> _Request_: Rewrite the lines below as a numbered list without the blank lines, starting at the line that contains "At what distance has" and going through the final line.

==== Extracted entries

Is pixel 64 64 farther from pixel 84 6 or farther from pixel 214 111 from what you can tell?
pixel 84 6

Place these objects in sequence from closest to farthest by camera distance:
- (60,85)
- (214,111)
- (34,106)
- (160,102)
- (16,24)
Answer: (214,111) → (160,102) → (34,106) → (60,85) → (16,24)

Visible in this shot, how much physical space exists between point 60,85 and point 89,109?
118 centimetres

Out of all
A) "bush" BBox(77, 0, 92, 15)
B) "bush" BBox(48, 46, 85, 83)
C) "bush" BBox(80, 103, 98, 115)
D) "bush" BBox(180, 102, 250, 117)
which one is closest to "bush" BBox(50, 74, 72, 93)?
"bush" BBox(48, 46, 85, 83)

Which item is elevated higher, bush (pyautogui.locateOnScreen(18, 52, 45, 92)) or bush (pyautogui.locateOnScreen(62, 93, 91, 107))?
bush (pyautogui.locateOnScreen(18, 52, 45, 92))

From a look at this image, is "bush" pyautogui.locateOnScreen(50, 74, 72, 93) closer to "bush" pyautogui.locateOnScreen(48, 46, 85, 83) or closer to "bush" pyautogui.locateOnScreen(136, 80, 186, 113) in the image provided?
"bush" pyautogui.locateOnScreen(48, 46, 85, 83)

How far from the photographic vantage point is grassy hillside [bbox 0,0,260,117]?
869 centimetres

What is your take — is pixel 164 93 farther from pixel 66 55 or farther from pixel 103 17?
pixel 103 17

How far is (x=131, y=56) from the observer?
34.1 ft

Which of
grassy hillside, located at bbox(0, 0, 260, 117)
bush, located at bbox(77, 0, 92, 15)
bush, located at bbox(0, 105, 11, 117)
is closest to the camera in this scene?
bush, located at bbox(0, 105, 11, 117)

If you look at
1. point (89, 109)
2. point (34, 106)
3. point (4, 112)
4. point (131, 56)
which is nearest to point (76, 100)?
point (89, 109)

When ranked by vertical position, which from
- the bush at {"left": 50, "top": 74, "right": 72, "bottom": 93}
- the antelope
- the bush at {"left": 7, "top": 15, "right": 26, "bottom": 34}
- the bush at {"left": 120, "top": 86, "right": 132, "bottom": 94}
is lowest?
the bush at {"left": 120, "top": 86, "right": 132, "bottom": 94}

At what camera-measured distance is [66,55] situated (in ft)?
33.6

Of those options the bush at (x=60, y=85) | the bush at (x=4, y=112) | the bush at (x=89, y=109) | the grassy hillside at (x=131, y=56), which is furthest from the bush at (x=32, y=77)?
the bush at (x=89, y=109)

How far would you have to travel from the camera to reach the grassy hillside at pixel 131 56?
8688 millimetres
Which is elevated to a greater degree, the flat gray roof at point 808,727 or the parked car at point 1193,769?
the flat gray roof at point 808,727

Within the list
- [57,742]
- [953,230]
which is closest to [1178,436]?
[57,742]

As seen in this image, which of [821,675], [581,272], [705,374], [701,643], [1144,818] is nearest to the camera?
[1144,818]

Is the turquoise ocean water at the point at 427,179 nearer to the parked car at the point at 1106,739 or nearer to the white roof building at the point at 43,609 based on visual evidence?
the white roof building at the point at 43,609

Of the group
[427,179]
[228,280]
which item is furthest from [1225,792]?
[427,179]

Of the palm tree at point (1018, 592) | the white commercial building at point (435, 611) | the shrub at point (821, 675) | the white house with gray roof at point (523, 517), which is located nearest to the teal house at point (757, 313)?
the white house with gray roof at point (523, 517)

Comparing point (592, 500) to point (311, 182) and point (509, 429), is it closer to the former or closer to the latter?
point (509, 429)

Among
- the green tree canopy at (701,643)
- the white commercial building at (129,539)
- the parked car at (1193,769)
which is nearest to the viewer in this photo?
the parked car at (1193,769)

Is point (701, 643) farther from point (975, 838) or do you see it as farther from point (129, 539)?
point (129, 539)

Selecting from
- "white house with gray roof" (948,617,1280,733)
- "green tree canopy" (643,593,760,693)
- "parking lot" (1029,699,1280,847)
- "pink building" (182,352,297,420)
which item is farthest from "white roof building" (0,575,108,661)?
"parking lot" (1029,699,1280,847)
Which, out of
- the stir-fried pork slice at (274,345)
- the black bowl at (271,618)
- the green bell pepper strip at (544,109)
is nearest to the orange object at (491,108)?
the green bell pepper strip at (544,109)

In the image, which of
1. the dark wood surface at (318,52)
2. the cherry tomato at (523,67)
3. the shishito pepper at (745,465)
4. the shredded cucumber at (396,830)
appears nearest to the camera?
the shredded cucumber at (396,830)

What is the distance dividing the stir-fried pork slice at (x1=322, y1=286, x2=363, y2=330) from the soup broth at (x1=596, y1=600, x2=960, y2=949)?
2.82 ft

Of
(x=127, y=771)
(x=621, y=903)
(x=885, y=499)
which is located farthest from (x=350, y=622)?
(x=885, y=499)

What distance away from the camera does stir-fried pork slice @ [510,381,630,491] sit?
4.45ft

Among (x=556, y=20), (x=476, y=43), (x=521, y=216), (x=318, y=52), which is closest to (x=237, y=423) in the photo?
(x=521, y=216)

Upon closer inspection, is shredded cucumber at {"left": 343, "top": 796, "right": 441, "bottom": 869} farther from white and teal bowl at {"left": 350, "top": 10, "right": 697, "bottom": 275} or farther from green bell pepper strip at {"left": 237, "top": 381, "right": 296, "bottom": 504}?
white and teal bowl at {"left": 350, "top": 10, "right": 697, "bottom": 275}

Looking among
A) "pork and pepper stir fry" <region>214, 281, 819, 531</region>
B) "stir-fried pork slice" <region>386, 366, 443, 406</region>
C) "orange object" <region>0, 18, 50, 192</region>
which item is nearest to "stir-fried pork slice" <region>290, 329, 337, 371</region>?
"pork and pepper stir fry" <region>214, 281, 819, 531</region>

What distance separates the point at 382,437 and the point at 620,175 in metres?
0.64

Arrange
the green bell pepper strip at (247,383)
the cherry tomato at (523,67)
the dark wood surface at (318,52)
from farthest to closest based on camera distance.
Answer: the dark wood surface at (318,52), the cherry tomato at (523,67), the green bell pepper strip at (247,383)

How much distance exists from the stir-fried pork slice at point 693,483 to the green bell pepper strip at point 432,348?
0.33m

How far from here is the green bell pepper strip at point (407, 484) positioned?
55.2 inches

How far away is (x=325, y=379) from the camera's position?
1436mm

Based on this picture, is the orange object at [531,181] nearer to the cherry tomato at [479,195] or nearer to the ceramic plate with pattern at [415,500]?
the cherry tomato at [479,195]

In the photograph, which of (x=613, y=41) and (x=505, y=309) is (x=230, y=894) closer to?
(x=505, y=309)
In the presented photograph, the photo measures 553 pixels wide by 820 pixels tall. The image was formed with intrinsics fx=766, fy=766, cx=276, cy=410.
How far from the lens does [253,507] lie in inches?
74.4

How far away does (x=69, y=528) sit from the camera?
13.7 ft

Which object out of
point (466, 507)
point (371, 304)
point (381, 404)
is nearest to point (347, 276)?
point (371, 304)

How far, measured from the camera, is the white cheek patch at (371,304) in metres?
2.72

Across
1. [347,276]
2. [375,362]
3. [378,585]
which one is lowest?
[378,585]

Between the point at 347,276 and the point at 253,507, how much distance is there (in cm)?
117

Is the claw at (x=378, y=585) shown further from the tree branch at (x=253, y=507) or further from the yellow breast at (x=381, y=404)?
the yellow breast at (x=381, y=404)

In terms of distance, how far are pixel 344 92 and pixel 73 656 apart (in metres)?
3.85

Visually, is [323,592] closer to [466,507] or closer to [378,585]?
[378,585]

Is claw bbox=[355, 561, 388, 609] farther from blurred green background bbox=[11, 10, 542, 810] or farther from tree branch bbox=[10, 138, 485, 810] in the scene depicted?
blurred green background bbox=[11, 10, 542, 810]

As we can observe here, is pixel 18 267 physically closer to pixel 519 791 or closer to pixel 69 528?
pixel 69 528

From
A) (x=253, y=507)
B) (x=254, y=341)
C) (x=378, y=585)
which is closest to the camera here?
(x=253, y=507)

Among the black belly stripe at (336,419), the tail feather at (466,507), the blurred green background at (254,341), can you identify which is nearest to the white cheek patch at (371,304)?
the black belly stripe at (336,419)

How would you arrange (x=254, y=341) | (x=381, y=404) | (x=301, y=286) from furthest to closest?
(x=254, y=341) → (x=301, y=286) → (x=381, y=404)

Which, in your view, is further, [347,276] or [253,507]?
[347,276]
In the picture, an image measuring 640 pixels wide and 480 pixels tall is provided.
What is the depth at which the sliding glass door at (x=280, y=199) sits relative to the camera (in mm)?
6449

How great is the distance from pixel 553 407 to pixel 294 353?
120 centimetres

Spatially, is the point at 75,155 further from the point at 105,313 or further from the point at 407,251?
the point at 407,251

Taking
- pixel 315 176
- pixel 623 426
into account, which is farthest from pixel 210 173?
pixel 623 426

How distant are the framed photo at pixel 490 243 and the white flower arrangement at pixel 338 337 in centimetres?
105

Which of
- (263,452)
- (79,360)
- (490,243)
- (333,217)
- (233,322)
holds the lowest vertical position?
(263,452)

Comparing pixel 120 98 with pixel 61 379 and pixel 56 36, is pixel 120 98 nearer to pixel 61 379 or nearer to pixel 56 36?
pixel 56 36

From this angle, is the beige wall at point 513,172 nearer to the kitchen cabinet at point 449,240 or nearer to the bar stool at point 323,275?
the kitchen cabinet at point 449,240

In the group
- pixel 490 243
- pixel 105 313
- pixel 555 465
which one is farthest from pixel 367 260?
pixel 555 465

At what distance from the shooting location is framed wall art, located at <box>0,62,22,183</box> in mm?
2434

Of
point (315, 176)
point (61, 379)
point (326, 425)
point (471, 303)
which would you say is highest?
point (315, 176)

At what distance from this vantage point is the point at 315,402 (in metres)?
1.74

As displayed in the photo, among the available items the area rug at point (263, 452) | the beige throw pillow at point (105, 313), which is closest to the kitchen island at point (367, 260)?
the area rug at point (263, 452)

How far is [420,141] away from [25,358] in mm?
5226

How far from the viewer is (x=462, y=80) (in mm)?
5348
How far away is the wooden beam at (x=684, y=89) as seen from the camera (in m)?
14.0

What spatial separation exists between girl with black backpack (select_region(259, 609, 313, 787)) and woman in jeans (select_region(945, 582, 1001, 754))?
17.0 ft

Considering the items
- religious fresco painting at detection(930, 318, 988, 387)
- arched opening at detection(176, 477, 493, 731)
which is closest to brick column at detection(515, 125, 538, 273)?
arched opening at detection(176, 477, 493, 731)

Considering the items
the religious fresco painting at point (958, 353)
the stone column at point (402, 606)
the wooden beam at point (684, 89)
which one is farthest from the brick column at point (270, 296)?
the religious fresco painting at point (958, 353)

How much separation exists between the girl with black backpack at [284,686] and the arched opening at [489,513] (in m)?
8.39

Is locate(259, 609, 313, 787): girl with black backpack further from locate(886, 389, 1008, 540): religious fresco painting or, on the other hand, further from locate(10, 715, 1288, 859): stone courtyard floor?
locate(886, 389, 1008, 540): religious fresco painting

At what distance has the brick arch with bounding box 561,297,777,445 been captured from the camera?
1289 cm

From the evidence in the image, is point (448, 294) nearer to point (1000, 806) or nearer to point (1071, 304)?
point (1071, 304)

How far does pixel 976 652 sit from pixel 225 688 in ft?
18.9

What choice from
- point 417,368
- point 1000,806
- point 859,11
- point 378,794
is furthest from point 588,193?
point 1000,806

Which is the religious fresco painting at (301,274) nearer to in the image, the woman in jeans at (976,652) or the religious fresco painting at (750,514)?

========

> _Written answer_:
1. At what distance has the brick arch with bounding box 561,297,777,445 been captured from the camera?
2. 1289 cm
3. From the evidence in the image, is point (448, 294) nearer to point (1000, 806) or nearer to point (1071, 304)?
4. point (1071, 304)
5. How far does pixel 976 652 sit from pixel 225 688 in ft?
6. 18.9
7. What choice from
8. - point 417,368
9. - point 1000,806
10. - point 859,11
11. - point 378,794
12. is furthest from point 588,193?
13. point 1000,806
14. Which is the religious fresco painting at (301,274) nearer to in the image, the woman in jeans at (976,652) or the religious fresco painting at (750,514)?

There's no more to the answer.